# Stated goal
Locate the line that contains "Considering the photograph". Print it and each following line through the end of the listing, verbatim, and nothing more.

# Material for this exercise
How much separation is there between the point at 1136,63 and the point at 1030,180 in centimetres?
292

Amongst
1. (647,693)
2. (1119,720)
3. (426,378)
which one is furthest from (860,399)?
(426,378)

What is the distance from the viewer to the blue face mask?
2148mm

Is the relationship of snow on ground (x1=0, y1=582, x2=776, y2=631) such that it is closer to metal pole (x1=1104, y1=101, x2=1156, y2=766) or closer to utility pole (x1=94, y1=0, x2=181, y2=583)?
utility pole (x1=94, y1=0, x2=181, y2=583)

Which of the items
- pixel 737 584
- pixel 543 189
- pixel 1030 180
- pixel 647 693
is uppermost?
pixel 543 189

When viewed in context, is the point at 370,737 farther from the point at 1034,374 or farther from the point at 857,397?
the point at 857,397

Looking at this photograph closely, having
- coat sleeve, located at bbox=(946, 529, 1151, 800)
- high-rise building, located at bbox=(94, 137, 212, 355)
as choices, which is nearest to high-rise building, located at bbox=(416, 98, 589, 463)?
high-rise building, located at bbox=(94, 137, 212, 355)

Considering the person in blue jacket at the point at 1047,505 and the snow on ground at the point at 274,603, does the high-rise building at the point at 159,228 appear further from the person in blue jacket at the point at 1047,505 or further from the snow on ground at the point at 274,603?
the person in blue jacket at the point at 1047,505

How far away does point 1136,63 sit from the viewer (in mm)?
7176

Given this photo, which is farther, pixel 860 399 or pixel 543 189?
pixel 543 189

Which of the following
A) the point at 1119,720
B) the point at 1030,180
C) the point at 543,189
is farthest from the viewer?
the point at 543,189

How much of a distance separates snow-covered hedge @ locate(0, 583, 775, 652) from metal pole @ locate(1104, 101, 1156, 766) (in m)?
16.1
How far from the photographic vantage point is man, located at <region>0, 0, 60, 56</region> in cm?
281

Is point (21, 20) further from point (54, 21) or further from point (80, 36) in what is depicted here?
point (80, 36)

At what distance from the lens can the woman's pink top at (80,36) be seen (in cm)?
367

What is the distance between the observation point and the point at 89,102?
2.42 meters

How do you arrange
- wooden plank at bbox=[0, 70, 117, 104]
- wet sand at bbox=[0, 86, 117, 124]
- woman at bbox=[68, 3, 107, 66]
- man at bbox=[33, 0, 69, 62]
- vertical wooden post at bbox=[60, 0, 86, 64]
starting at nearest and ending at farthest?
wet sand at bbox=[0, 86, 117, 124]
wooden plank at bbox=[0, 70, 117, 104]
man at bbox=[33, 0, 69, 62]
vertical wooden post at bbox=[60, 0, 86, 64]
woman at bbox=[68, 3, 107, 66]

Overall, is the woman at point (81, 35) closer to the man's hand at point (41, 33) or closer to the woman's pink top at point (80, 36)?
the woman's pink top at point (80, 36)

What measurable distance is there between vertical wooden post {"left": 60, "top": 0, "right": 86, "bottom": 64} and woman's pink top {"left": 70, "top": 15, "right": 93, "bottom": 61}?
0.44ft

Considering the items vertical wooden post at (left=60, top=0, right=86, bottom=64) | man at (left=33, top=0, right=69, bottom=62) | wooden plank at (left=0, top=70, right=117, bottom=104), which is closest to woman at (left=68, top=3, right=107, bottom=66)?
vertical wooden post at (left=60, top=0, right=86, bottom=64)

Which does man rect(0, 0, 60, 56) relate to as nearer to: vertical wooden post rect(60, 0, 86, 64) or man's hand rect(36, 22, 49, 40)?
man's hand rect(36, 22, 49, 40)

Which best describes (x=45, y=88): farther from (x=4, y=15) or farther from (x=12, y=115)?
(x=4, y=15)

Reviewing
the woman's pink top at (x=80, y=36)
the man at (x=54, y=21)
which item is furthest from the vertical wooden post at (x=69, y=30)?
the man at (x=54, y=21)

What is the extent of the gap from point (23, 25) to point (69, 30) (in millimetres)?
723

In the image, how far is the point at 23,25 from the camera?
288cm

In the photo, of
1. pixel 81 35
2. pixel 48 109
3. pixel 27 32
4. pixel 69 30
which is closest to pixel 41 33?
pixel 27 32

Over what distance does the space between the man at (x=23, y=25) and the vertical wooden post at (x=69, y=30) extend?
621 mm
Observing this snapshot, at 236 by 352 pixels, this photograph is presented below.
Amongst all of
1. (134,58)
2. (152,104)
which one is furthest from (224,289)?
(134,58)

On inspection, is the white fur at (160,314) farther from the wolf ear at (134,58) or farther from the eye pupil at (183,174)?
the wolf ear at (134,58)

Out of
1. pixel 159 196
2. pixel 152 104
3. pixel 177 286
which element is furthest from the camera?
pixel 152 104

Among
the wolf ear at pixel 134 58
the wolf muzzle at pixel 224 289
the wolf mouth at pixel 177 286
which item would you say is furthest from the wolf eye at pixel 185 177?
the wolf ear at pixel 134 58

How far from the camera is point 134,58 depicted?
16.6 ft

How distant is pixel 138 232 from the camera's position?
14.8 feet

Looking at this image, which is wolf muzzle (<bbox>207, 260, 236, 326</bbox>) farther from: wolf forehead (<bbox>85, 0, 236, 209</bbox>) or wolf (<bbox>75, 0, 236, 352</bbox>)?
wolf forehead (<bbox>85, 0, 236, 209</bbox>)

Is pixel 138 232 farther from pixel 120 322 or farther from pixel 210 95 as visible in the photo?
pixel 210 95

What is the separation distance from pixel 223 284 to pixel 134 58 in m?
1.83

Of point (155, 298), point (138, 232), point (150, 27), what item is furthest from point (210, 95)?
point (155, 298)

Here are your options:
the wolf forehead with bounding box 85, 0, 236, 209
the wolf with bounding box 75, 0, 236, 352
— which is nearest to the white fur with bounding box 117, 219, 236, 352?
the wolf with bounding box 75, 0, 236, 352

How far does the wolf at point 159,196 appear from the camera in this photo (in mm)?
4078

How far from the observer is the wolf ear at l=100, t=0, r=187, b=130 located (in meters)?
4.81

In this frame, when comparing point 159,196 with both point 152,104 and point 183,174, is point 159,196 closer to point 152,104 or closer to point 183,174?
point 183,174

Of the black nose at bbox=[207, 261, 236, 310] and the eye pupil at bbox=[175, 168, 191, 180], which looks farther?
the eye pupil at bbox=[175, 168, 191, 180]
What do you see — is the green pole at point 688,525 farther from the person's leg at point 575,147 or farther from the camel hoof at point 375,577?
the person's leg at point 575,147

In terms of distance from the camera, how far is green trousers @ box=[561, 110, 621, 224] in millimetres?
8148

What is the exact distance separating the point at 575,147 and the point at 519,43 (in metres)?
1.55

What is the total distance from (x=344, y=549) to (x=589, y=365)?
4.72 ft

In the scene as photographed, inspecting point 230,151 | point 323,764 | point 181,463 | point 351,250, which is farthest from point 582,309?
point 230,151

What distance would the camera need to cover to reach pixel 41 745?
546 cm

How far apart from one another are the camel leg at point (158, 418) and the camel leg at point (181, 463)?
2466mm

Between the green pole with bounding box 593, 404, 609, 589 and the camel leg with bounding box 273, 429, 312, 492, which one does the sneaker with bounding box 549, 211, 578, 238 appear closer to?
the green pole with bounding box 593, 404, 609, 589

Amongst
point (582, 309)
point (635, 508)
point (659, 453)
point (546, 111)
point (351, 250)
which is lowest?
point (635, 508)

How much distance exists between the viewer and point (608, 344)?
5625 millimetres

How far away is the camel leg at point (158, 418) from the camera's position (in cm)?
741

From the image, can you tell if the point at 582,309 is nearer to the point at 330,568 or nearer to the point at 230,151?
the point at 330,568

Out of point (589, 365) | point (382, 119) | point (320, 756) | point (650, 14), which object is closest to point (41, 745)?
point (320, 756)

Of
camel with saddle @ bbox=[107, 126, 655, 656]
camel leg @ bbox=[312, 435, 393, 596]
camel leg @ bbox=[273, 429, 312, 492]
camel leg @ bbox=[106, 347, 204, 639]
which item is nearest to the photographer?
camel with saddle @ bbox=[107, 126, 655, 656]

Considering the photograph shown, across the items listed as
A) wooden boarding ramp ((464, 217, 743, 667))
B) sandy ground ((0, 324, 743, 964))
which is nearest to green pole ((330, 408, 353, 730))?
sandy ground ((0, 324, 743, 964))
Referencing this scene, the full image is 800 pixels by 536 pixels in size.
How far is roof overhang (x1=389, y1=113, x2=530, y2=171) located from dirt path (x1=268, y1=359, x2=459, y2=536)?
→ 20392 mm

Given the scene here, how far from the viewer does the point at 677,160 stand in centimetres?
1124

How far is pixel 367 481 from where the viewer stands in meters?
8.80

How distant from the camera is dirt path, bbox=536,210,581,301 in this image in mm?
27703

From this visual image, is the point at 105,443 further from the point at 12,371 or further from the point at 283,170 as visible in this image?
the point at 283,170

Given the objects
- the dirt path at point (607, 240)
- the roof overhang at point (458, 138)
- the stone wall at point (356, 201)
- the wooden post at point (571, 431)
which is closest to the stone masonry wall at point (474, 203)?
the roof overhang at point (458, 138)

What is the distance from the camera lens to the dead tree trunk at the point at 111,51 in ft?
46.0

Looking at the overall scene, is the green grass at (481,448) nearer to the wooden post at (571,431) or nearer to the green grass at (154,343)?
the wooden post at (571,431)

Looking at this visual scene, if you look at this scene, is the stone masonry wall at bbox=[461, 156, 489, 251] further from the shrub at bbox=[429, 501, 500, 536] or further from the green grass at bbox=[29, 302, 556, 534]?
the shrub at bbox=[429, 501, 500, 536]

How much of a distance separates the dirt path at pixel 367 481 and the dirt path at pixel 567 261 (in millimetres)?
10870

# Answer to this task
Considering the photograph shown, across the items listed as
A) wooden boarding ramp ((464, 217, 743, 667))
B) sandy ground ((0, 324, 743, 964))
which is nearest to green pole ((330, 408, 353, 730))?
sandy ground ((0, 324, 743, 964))
Referencing this scene, the full image is 800 pixels by 536 pixels in size.
How far is roof overhang (x1=389, y1=113, x2=530, y2=171) located from dirt path (x1=268, y1=359, x2=459, y2=536)?
→ 20392 mm

Given the scene here, how far from the viewer does the point at 677,160 stand in centimetres?
1124

How far is pixel 367 481 from where the viewer stands in meters?
8.80

How distant from the camera is dirt path, bbox=536,210,581,301 in this image in mm?
27703

From this visual image, is the point at 105,443 further from the point at 12,371 or further from the point at 283,170 as visible in this image?
the point at 283,170

Given the objects
- the dirt path at point (607, 240)
- the roof overhang at point (458, 138)
- the stone wall at point (356, 201)
- the wooden post at point (571, 431)
which is closest to the stone masonry wall at point (474, 203)?
the roof overhang at point (458, 138)

What is the distance from the camera lens to the dead tree trunk at the point at 111,51 in ft?
46.0

Looking at the overall scene, is the green grass at (481,448) nearer to the wooden post at (571,431) or nearer to the green grass at (154,343)?
the wooden post at (571,431)

Looking at this visual scene, if you look at this scene, is the stone masonry wall at bbox=[461, 156, 489, 251] further from the shrub at bbox=[429, 501, 500, 536] or further from the green grass at bbox=[29, 302, 556, 534]?
the shrub at bbox=[429, 501, 500, 536]

How much of a distance separates the dirt path at pixel 367 481 and the dirt path at pixel 567 261 (in millimetres)?
10870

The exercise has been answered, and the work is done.